The contentious reign of former Prime Minister Thaksin Shinawatra, beginning in 2001, didn’t help matters either: many believe that his aggressive response to the separatist movement only spurred Southern Muslims into yet more intense action, resulting in a January 2004 flareup in violence in the South that shows little sign of weakening. A state of emergency has existed in the region since 2005, giving police special special powers of arrest and detention.

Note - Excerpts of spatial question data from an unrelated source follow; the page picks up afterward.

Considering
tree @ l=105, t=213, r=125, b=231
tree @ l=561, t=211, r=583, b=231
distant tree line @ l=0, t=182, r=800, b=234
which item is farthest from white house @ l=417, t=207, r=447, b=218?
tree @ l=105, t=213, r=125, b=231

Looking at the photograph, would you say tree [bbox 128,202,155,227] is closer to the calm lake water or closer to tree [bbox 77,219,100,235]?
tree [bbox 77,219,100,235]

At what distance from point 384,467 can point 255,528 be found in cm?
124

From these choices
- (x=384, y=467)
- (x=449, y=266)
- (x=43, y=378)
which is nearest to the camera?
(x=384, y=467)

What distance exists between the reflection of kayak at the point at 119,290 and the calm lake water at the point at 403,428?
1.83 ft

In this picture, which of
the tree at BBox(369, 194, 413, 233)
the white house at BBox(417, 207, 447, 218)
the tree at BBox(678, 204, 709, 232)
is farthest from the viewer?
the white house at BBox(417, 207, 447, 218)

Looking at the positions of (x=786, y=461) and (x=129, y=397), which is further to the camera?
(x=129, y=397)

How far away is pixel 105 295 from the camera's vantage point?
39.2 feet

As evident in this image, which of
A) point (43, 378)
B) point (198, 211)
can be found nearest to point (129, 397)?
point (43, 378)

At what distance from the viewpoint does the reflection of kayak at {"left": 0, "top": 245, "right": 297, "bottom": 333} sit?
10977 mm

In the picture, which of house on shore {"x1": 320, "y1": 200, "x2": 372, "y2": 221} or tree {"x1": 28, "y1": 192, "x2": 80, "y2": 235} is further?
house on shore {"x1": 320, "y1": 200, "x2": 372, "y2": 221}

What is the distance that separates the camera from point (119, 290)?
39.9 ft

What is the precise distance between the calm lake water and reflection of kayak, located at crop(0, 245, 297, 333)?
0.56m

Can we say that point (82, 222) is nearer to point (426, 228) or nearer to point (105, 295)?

But these relatively sweeping police powers appear to have done little to curb the violence, while separatist attacks appear to only be increasing since the start of the year—and now appears to be targeting tourists.

The insurgents long-standing refusal to out themselves as specific groups or make particular demands has confounded the national government, forcing Thai national forces to strike out against a faceless and widespread adversary. Although new Thai leader Yingluck Shinawatra (the sister of Mr Thaksin) had been contemplating turning the three contentious Southern provinces into a special administrative region with a single governor, it’s safe to assume that after these latest attacks, such a lenient policy is off the table for now.

These latest attacks, which have blatantly targeted civilian foreigners, are also sparking even more concern about the future of Thailand’s lucrative tourism industry, which Ms Shinawatra recently announced could reach over $22 billion in revenue in the next five years. Although Thailand’s Southern Muslim separatists are both locally organized, focused much more on separatism than religious extremism, and are not known to have any deep connections with Islamic terrorist groups in other Muslim nations (beyond some educational exchanges) it’s unlikely that many tourists will know this— and the timing of these Southern attacks is truly horrid PR for Thailand’s active tourism lobby.

In the wake of 2010’s extremely destructive spring Red Shirt protests, 2011’s highly destructive flooding, February’s massively-reported Iranian-orchestrated bombings, and these latest March blasts, Thailand’s formerly solid reputation as a family-friendly and safe Southeast Asian destination may be eroding swiftly. If Thailand wants to keep the all-important tourist revenue coming—and, most importantly, improve the lot of its own citizens—this swiftly developing nation needs to address the problem of radical Muslim separatism quickly and with considerably greater tact than it has shown in the past.